Data availability can be improved in three ways: using more reliable components, using higher levels of redundancy, or expediting the repair process. It is difficult to improve component reliability beyond a certain level. Therefore, it is not possible to improve the data availability by only enhancing the components. Alternatively, better availability can be achieved by utilizing higher levels of redundancy. Unfortunately, this usually also means performance degradation as updating data on a disk array gets slower as the redundancy increases. Thus, data availability can be improved up to a certain level when the lower limit of performance is set. The only remaining method to improve data availability is to expedite the repair process.
Most modern disk array architectures tolerate only one fault in a disk group. Therefore, it is vital for the data availability to minimize the time when the array has a fault in it. By reducing the duration of a fault (i.e., this is done by expediting the fault detection process and/or the fault repair process), the probability of having a second fault in the same disk group can be reduced radically.
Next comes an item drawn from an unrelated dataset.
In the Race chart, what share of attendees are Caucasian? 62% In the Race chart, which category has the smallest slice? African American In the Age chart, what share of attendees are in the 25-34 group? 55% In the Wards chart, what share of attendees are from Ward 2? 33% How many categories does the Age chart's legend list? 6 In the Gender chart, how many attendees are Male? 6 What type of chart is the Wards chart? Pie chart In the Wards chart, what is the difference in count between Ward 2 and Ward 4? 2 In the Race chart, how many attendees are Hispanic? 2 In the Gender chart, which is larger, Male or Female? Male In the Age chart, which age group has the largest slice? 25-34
It is typically quite difficult to expedite a repair process without effecting the performance. This is because when the time of the repair process is minimized, the utilization of the disks increases causing user disk requests to be delayed significantly. Thus, performance requirements limit the usage of the speed-up of the repair process in improving the reliability.
The remaining method to improve the reliability is therefore to reduce the time when faults are present in the system. As the repair process is hard to expedite, the interest should be focused on detecting existing faults thus eliminating the faults as quickly as possible. The fault detection can be done either by conventional user disk requests or by a special diagnostic procedure. The former case has the problem that it is related to user access patterns and therefore does not provide full coverage as not all areas of the disk are accessed by user requests. Hence, an active scanning program is needed to detect faults also in the rarely accessed areas.
The active scanning program inserts disk scanning requests among user disk requests thus increasing delays in user disk requests. If the parameters are set properly, the performance degradation will be reasonable. However, even a slight increase in the load in a congested system can lead into significant delays.
The best option would be if the system would detect faults even before their occurrence. This can be done using the increased number of retries as early warning signs of degradation [ANSI 1994, Räsänen 1994].